0.2 Best Guess Experimental Design (Diana R, Molly R)
Perhaps the most basic approach to experimental design is the best-guess approach. This strategy is exactly what it sounds like: the experimenters make a ‘best guess’ as to what they think is the optimal combination of experimental factors. While this is an informal strategy, it is used fairly often, and is correct more often than would be expected. This is because the people conducting the experiment often make an educated guess that is grounded in their prior knowledge of the factors being examined.
However, this approach is not without its downsides. When it comes to finding an optimal solution using best guess there are two possible outcomes: either the result is acceptable, or it is not. If the result is obviously not satisfactory, where does the experimenter go from there? Their second-best guess? That could go on for quite a while, and may never result in an optimal solution. But what if the result of the best guess experiment is satisfactory? Does the experimenter stop there, or continue experimenting? There is no guarantee that the satisfactory solution is the optimal solution. The best-guess approach to experimental design is a good starting point, but is clearly not an ideal strategy for more involved experiments.
The coffee industry shows how a best-guess approach is used in a real-world application. There are different varieties of coffee that may be offered in the market (different regions) and within these varieties different types of roast. There is indeed uncertainty to which one of these combinations will provide the optimal sales. Suppose there are some regions in the Colombian Country that offer the best variety of coffee (Antioquia, Armenia, Santander, Huila, Narino and Sierra Nevada) and four different roasting types (Light, Medium, Medium Dark and Dark Roast). If the company wants to obtain the maximum sales, the most logical approach would be to try all of the different combinations and produce a batch of each type of coffee. Yet, producing and selling all of them may not be economically feasible, thus a best-guess might be the best approach. Based on the international ratings for this country’s coffee, there are particular regions in Colombia that have won first place in coffee tasting competitions all around the world. Huila is one of those regions and it is known that a medium roast is the best type of roasting suggested for this grain. Also, further market research has indicated that the organic coffee is required by many countries in Europe, Canada and some regions in United States. As the region of Sierra Nevada produces one of the best organic coffees in the region, then this could also be offered. As this grain requires a higher body, a Dark roast seems to be the best option. This best-guess approach used “maximum sales” as response variable and (i) the variety of the coffee and (ii) the roasting type as factors. Again, the best-guess approach can provide a solution to a problem, although it is better to use a more defined strategy to ensure an optimal solution is reached.</nowiki>
0.3 One Factor at a Time (OFAT) Experimental Design (Munira S, Fabiana T)

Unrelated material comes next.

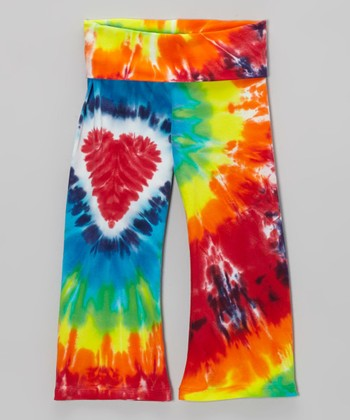 Rainbow Heart Tie-Dye Yoga Pants - Toddler & Girls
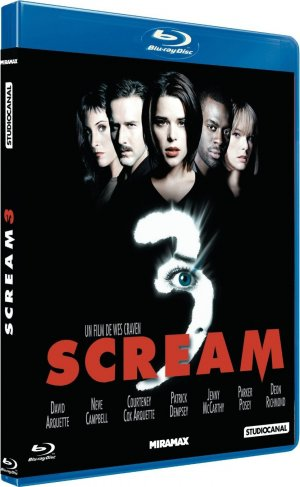 Scream 3 édition Simple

The one-factor-at-a-time (OFAT) experimental design is an experimental design where only one factor is altered in each experiment, while the other factors are held constant.
- Start with your initial values. One possibility might be starting with a best guess.
- Among the factors considered, choose a factor x.
- Run experiments with different levels of x to optimize the response variable, while holding the other factors constant.
- Set factor x at the level that optimizes the response variable.
- Choose a factor y that isn't correlated with factor x.
- Repeat this method through all factors, every time choosing a factor that isn't correlated with the one previously varied.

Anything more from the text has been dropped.